Highest point
- Peak: Killdeer Mountain
- Elevation: 3,281 ft (1,000 m)
- Coordinates: 47°27′07″N 102°54′34″W﻿ / ﻿47.451934°N 102.90945°W

Dimensions
- Area: 26 km^{2} (10 mi^{2})

Naming
- Etymology: Named after the local native bird, Killdeer

Geography
- Country: United States
- State: North Dakota
- Region: Dunn County

= Killdeer Mountains =

Buttes in North Dakota, United States

The Killdeer Mountains are two large flat-topped buttes in Dunn County, North Dakota, United States. They consist of North Mountain and South Mountain. The tops consist of Miocene age tuffaceous siltstones, sandstones and carbonates of the Arikaree Formation. Below, are outcrops of the Eocene sandstones and mudstones of the Chadron Formation, and the Golden Valley Formation. Much of their formation was caused by wind, river and lake erosion.

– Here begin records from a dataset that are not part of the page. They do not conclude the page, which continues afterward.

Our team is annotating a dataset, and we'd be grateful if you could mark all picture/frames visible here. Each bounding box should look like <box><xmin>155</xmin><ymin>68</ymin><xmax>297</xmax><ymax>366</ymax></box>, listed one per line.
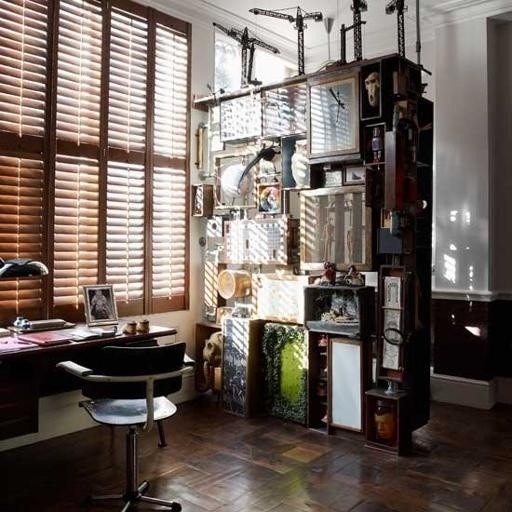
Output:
<box><xmin>260</xmin><ymin>82</ymin><xmax>307</xmax><ymax>139</ymax></box>
<box><xmin>299</xmin><ymin>185</ymin><xmax>373</xmax><ymax>271</ymax></box>
<box><xmin>306</xmin><ymin>70</ymin><xmax>360</xmax><ymax>159</ymax></box>
<box><xmin>223</xmin><ymin>216</ymin><xmax>288</xmax><ymax>264</ymax></box>
<box><xmin>218</xmin><ymin>90</ymin><xmax>261</xmax><ymax>143</ymax></box>
<box><xmin>256</xmin><ymin>181</ymin><xmax>282</xmax><ymax>215</ymax></box>
<box><xmin>210</xmin><ymin>150</ymin><xmax>258</xmax><ymax>211</ymax></box>
<box><xmin>341</xmin><ymin>165</ymin><xmax>366</xmax><ymax>186</ymax></box>
<box><xmin>83</xmin><ymin>285</ymin><xmax>118</xmax><ymax>327</ymax></box>
<box><xmin>250</xmin><ymin>273</ymin><xmax>305</xmax><ymax>325</ymax></box>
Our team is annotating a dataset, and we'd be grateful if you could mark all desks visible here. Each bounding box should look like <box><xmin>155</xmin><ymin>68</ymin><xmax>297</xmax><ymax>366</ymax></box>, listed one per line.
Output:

The Killdeer Mountains cover a surface of 26 square kilometers (10 sq mi). The highest peak reaches 3281 ft, which is the highest point in the county.

The name comes from the Native Americans, who used the area as a hunting ground for deer. The butte was the scene of the Battle of Killdeer Mountain in 1864.

Upland deciduous forest with aspen, oak, birch, ash and poplar covers much of the Killdeer Mountains.

In 1906, reports of volcanic activity were coming from the mountains. However, no geological evidence has proven a confirmed volcano in the area.